Exercise directions: Rewrite the lines starting at the one containing "At what distance from the viewpoint" and ending at the one containing "At what distance from the photographer", putting "range" wherever "distance" appears and leaving everything else unchanged.

-------- Dataset records --------

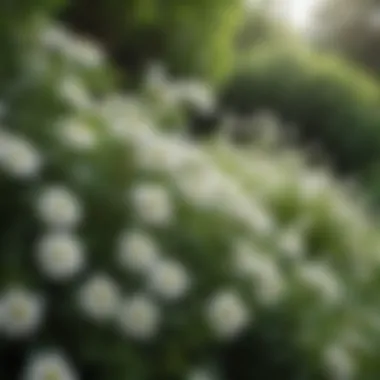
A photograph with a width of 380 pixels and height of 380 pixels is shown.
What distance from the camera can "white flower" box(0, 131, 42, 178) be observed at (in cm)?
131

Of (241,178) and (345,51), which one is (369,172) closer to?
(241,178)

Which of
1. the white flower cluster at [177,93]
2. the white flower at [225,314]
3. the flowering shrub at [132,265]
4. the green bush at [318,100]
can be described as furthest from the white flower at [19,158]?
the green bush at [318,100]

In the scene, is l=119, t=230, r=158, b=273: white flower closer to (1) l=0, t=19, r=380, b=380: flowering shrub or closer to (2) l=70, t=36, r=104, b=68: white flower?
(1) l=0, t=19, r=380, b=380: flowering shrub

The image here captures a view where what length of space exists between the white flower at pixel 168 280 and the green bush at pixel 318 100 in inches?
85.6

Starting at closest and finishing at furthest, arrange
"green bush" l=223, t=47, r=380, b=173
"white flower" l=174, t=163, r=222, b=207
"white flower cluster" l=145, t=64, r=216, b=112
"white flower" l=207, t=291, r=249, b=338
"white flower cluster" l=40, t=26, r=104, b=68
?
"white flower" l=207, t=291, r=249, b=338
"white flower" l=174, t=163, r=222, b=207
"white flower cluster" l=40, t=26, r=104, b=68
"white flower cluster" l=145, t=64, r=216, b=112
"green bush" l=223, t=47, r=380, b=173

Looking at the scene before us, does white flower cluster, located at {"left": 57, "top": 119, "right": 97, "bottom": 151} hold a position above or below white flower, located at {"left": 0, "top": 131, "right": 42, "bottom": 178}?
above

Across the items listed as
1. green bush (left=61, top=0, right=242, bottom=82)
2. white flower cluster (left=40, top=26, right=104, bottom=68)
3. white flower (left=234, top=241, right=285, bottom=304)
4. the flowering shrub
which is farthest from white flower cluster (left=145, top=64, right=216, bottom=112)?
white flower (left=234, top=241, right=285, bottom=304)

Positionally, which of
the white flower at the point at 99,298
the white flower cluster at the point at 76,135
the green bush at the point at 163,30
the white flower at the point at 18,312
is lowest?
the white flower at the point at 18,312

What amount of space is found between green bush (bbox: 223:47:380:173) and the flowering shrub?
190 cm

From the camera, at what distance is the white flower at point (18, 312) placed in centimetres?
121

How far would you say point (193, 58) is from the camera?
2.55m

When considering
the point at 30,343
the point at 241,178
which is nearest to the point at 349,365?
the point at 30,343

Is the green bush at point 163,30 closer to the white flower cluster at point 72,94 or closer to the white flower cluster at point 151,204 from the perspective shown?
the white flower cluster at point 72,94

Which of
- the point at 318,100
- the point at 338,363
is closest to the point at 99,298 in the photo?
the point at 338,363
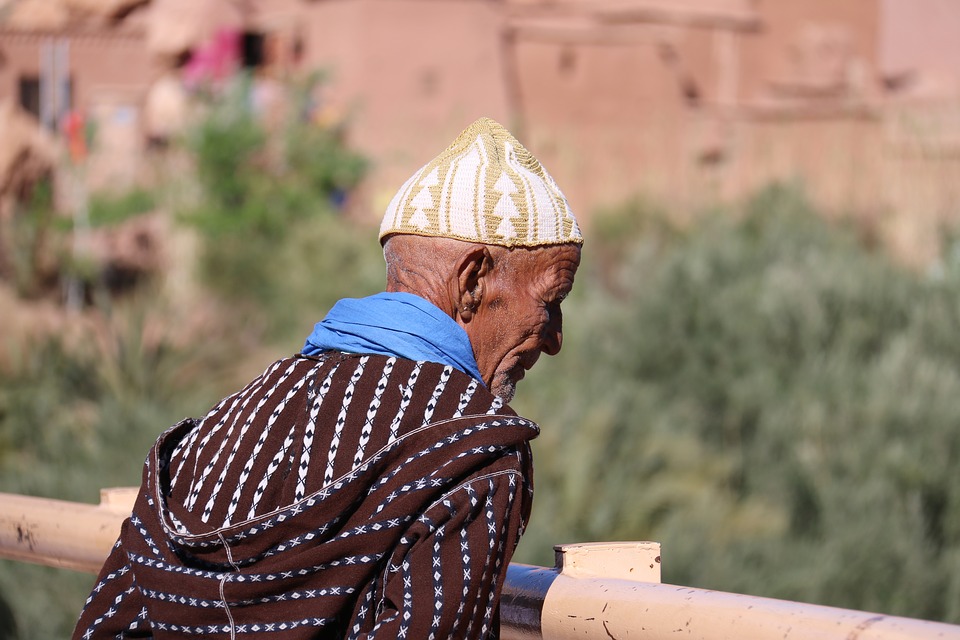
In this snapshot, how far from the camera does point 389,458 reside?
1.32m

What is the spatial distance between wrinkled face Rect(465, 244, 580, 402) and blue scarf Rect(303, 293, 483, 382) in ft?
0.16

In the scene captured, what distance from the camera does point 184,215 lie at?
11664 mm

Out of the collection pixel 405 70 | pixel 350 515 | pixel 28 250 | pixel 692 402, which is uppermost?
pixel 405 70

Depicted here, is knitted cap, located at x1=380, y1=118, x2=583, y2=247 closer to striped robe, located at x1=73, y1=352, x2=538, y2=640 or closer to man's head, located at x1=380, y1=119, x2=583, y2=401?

--------
-------- Dataset records --------

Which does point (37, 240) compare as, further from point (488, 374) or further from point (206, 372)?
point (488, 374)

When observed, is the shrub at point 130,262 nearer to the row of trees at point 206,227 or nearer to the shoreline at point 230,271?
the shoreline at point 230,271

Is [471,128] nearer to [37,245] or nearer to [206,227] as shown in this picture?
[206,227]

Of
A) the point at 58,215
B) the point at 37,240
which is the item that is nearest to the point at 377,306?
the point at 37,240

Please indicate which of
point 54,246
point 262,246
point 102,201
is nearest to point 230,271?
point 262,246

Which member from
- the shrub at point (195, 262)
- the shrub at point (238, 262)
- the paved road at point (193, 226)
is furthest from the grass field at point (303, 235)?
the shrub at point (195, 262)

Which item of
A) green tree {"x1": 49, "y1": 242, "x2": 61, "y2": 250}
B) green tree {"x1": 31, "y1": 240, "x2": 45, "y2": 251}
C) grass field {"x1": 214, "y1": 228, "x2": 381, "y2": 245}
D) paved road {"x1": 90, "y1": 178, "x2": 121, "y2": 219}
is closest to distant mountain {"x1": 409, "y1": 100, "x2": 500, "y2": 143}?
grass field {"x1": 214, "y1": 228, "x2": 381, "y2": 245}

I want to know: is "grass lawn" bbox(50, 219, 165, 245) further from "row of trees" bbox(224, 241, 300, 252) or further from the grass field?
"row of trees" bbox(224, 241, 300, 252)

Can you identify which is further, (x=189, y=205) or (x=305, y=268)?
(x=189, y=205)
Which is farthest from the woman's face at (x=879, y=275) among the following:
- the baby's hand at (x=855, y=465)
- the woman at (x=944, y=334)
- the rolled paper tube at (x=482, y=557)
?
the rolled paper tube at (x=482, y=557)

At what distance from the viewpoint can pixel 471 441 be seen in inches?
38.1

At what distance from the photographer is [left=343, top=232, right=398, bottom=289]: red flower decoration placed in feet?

--------

Written response:
At what range from the viewpoint can pixel 471 441 be seen in inches?
38.1

At what range from the photographer is [left=343, top=232, right=398, bottom=289]: red flower decoration placed in feet?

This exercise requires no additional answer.